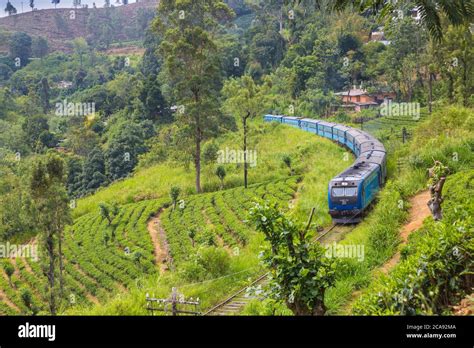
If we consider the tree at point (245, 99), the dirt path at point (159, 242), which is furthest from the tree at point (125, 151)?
the tree at point (245, 99)

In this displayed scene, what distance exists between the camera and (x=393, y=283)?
21.4 ft

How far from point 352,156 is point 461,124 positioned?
770 cm

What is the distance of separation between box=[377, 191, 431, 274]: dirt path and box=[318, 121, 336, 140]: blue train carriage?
1791 centimetres

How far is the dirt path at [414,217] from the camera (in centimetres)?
1156

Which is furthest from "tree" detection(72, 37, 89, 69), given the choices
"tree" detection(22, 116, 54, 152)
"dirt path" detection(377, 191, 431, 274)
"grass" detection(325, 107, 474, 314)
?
"dirt path" detection(377, 191, 431, 274)

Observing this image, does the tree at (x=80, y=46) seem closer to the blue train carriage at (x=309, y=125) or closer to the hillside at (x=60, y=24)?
the hillside at (x=60, y=24)

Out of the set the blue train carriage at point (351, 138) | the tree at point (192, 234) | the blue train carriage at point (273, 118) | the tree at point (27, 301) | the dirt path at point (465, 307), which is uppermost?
the dirt path at point (465, 307)

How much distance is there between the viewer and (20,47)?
99625 mm

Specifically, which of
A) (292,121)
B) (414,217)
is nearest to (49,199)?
(414,217)

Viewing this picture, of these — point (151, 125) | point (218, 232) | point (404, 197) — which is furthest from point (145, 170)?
point (404, 197)

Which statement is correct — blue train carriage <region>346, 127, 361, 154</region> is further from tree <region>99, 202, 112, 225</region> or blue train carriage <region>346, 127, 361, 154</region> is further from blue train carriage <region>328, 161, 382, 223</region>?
tree <region>99, 202, 112, 225</region>

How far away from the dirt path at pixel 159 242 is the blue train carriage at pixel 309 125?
1232 cm

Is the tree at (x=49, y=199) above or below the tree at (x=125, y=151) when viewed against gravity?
above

**Exercise aim**. Return every line of the listing above verbatim, but leave out the picture.

**Written response**.
If we consider the tree at point (245, 99), the dirt path at point (159, 242), which is furthest from the tree at point (125, 151)?
the tree at point (245, 99)

In this displayed scene, what distance exists between the camera and (x=393, y=283)?
21.4 ft

How far from point 352,156 is point 461,124 positioned?
770 cm

What is the distance of separation between box=[377, 191, 431, 274]: dirt path and box=[318, 121, 336, 140]: blue train carriage?
1791 centimetres

How far is the dirt path at [414,217] from the camera (in centimetres)?
1156

Which is furthest from "tree" detection(72, 37, 89, 69), given the choices
"tree" detection(22, 116, 54, 152)
"dirt path" detection(377, 191, 431, 274)
"grass" detection(325, 107, 474, 314)
?
"dirt path" detection(377, 191, 431, 274)

Observing this image, does the tree at (x=80, y=46) seem closer to the blue train carriage at (x=309, y=125) or closer to the hillside at (x=60, y=24)?
the hillside at (x=60, y=24)

Out of the set the blue train carriage at point (351, 138) | the tree at point (192, 234) | the blue train carriage at point (273, 118) | the tree at point (27, 301) | the dirt path at point (465, 307), which is uppermost?
the dirt path at point (465, 307)

How much distance is there between the viewer and (20,47)?
99625 mm

Specifically, which of
A) (292,121)
B) (414,217)
is nearest to (49,199)?
(414,217)

Viewing this picture, of these — point (151, 125) | point (218, 232) | point (404, 197) — which is furthest from point (145, 170)?
point (404, 197)

Which statement is correct — blue train carriage <region>346, 127, 361, 154</region> is further from tree <region>99, 202, 112, 225</region> or blue train carriage <region>346, 127, 361, 154</region> is further from blue train carriage <region>328, 161, 382, 223</region>?
tree <region>99, 202, 112, 225</region>

How far away from the dirt path at pixel 159 242 is the blue train carriage at pixel 309 125?
1232 cm

Is the tree at (x=49, y=199) above or below the tree at (x=125, y=151) when viewed against gravity?
above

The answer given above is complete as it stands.